The people who feature in the book – such as Tom Guerin, the man who was buried alive, and the Widow Geaney, evicted to die on the side of the road – represent millions whose stories remain untold. The true enormity of this national tragedy becomes apparent through these individual experiences, and the sites of the Skibbereen Union where the events took place.
The app guides the walker through the streets of the town, via sites that have direct links to the Great Famine. Using voices from the era, including Dr Dan Donovan, Rev RB Townsend and others, the app recounts the tragic events in the places where they took place.
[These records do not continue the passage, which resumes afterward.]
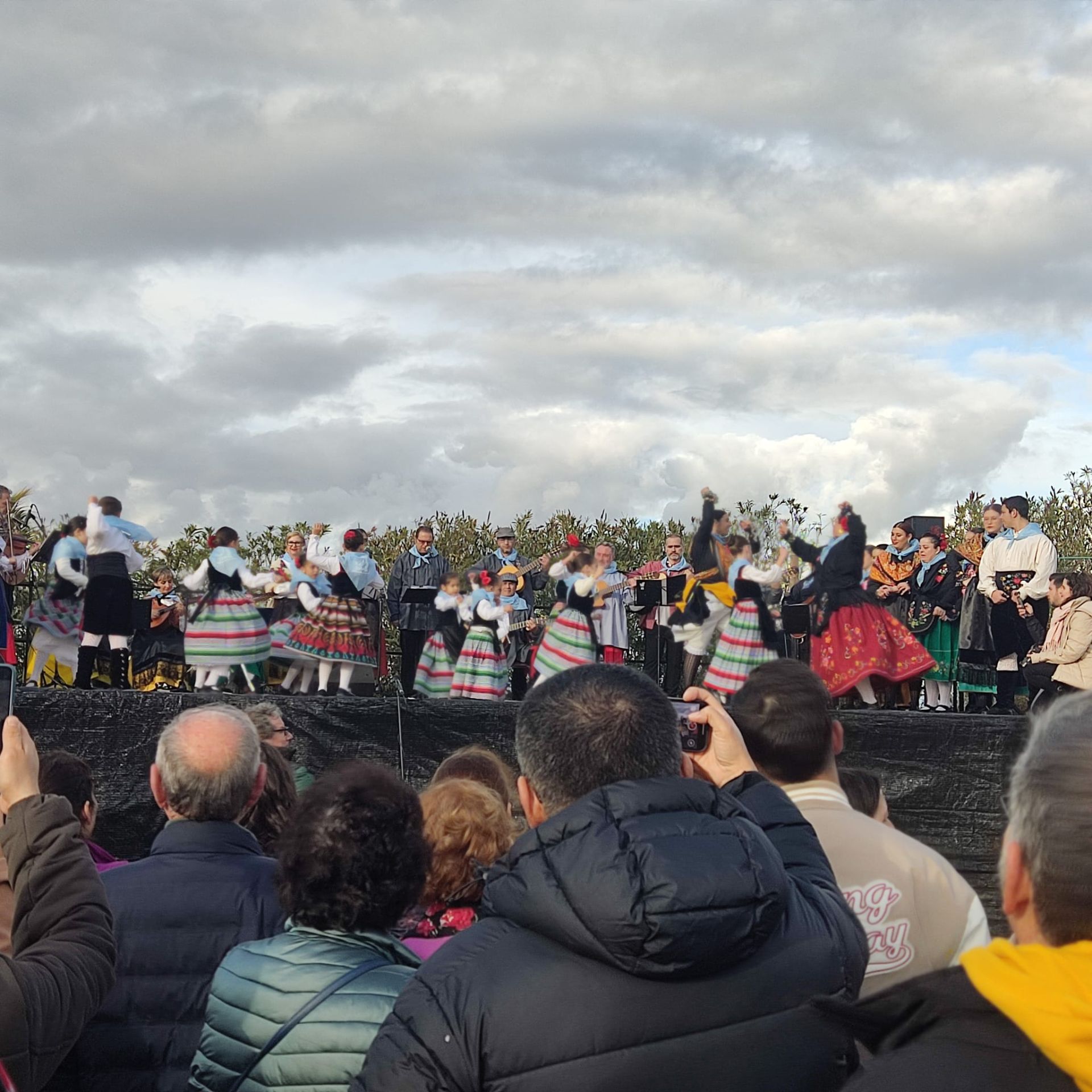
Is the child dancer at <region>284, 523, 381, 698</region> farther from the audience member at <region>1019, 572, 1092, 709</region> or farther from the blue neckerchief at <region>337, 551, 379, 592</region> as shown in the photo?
the audience member at <region>1019, 572, 1092, 709</region>

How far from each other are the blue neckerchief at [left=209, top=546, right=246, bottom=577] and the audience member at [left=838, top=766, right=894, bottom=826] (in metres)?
7.25

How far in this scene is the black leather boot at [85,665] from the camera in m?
9.29

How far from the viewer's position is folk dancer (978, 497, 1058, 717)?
895cm

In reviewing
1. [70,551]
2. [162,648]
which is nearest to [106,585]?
[70,551]

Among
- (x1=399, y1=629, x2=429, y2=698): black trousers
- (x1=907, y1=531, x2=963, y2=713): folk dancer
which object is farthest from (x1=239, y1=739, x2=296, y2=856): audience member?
(x1=399, y1=629, x2=429, y2=698): black trousers

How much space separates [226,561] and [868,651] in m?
4.63

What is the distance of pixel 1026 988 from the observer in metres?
0.87

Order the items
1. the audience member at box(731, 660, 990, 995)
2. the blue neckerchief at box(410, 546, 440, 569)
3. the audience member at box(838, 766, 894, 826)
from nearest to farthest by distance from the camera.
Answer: the audience member at box(731, 660, 990, 995), the audience member at box(838, 766, 894, 826), the blue neckerchief at box(410, 546, 440, 569)

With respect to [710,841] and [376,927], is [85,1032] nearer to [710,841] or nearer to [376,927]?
[376,927]

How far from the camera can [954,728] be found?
7.48 meters

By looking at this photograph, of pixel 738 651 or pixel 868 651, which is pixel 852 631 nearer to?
pixel 868 651

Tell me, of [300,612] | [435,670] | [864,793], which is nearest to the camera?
[864,793]

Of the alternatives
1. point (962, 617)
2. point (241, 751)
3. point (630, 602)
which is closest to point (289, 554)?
point (630, 602)

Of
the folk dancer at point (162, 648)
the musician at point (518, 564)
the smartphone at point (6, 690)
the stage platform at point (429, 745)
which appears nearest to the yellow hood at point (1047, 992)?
the smartphone at point (6, 690)
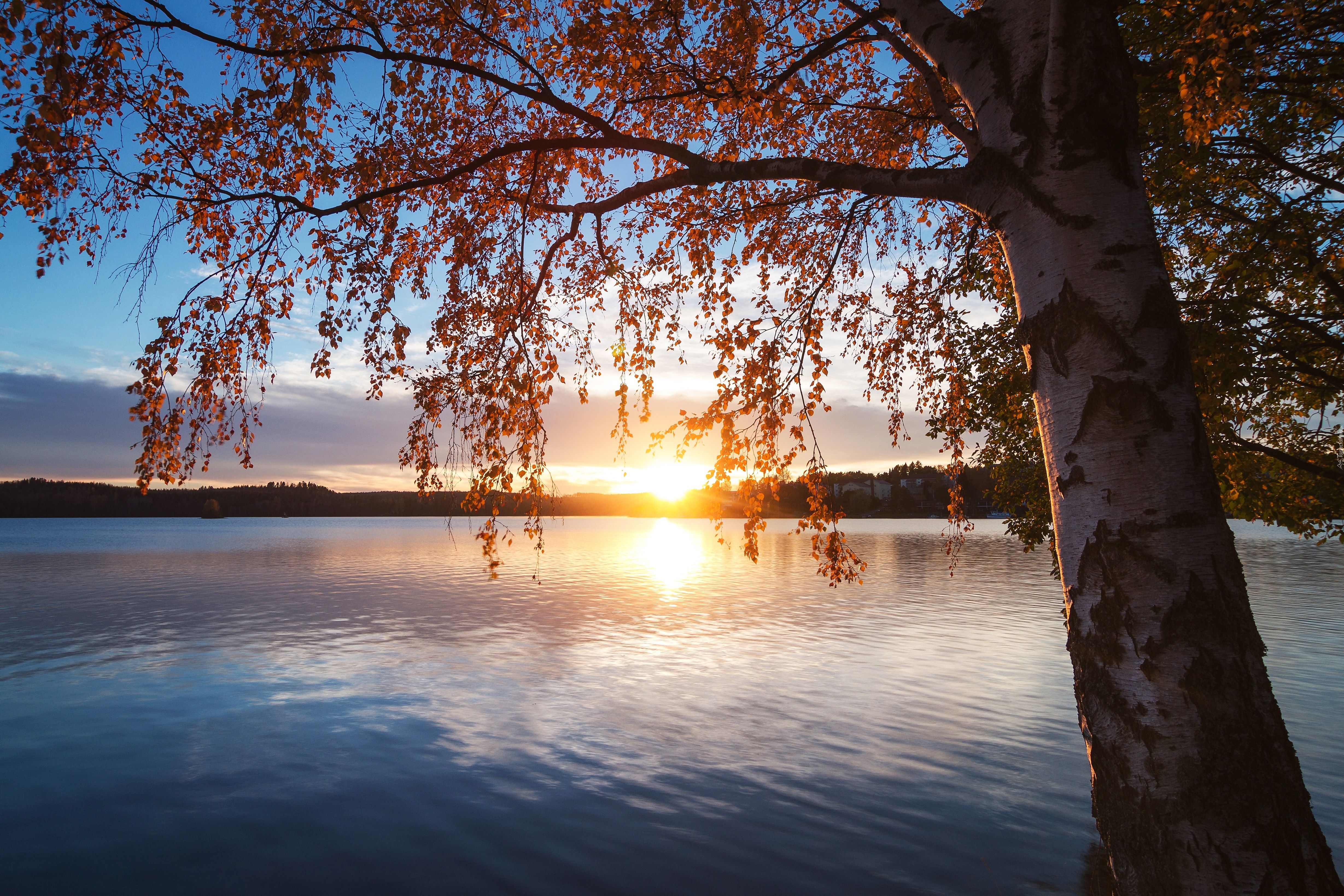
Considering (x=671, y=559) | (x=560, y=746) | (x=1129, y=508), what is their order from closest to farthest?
(x=1129, y=508)
(x=560, y=746)
(x=671, y=559)

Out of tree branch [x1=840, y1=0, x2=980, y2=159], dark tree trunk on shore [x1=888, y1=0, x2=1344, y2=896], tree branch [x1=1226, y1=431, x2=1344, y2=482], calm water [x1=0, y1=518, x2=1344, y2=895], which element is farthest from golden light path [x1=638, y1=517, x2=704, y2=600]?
dark tree trunk on shore [x1=888, y1=0, x2=1344, y2=896]

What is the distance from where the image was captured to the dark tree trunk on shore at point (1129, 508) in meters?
3.12

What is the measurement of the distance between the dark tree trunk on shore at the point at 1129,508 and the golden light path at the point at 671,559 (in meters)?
30.6

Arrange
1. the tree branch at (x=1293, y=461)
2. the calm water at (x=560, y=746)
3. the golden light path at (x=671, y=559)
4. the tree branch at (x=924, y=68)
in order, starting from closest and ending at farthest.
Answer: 1. the tree branch at (x=924, y=68)
2. the calm water at (x=560, y=746)
3. the tree branch at (x=1293, y=461)
4. the golden light path at (x=671, y=559)

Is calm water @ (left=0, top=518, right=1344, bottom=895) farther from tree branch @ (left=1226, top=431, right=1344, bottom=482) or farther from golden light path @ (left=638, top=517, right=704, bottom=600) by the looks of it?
golden light path @ (left=638, top=517, right=704, bottom=600)

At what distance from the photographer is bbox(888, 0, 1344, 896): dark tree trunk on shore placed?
3119 mm

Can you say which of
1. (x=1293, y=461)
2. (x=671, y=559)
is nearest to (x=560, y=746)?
(x=1293, y=461)

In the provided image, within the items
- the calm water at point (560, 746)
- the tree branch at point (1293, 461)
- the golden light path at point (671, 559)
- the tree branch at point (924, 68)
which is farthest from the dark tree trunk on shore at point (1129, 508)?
the golden light path at point (671, 559)

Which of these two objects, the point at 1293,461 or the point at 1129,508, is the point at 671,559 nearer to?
the point at 1293,461

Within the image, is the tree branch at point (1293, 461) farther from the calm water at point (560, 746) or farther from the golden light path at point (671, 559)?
the golden light path at point (671, 559)

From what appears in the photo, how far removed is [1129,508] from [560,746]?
11.7 m

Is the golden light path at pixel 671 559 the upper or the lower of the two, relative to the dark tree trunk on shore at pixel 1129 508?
lower

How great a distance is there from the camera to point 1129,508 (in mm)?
3400

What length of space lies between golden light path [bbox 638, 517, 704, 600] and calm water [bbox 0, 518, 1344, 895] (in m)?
11.4
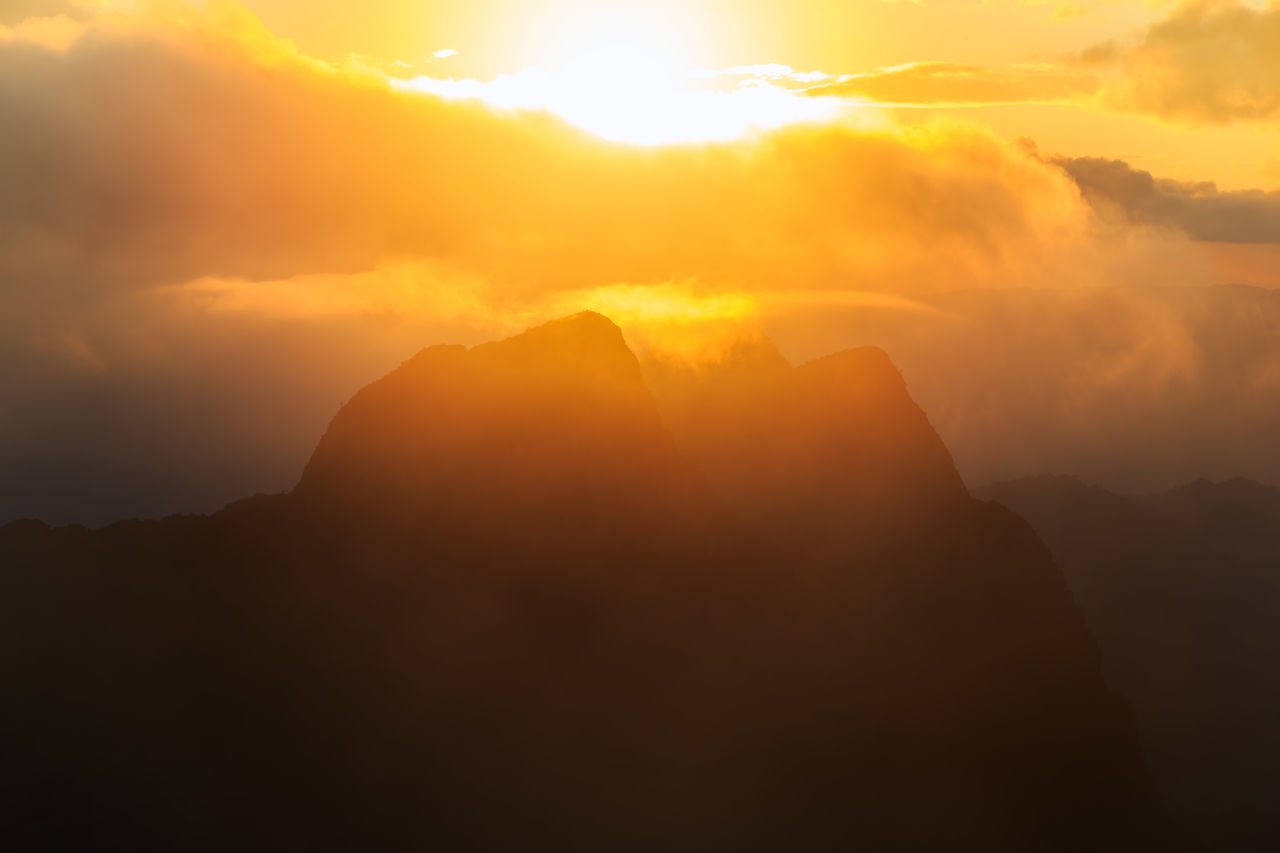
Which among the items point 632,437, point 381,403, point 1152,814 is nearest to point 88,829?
point 381,403

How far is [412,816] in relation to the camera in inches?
3420

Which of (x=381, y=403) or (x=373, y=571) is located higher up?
(x=381, y=403)

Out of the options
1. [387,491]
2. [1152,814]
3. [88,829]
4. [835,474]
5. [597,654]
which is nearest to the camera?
[88,829]

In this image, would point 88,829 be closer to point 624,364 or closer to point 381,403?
point 381,403

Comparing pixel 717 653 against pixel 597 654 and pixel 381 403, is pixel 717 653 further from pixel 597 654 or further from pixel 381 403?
pixel 381 403

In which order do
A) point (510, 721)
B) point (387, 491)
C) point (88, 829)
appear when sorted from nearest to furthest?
point (88, 829) < point (510, 721) < point (387, 491)

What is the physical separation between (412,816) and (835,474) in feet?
288

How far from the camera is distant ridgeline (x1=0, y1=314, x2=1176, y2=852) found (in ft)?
283

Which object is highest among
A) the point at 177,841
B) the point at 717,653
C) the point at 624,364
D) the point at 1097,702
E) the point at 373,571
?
the point at 624,364

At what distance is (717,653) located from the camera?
360 feet

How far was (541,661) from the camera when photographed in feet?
333

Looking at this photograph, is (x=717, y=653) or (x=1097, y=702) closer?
(x=717, y=653)

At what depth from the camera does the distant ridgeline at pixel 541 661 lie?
86312mm

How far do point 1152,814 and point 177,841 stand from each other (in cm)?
11162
The app is narrated by Terri Kearney, manager of Skibbereen Heritage Centre, and local residents Jeremy Irons, Fachtna O’Driscoll, Declan McCarthy, Peter Murray, Gerald O’Brien, Stan Rispin and Derry Moynihan have all lent their voices to help bring to life some of the characters of the era who feature in our story.
The book offers a broader view of the Famine and covers the entire Skibbereen Union, from Rosscarbery to the Mizen. Co-written by Terri Kearney and her heritage centre colleague Philip O’Regan, it follows the course of the Famine and shows the impact it had on the people of the area through stories of individual experiences.
Both the book and app give locations where events took place, with maps and GPS co-ordinates for those on public property.
It will be launched by Mike Murphy of UCC (editor of the Atlas of the Great Irish Famine) on Saturday June 20th, at Skibbereen Heritage Centre at 8pm. The walking trail app, book and e-book will then be available for sale on Skibbereen Heritage Centre’s website www.skibbheritage.com, and the book will also be in all good bookshops in Cork county.
Design, layout and printing of Skibbereen: The Famine Story is by The Southern Star.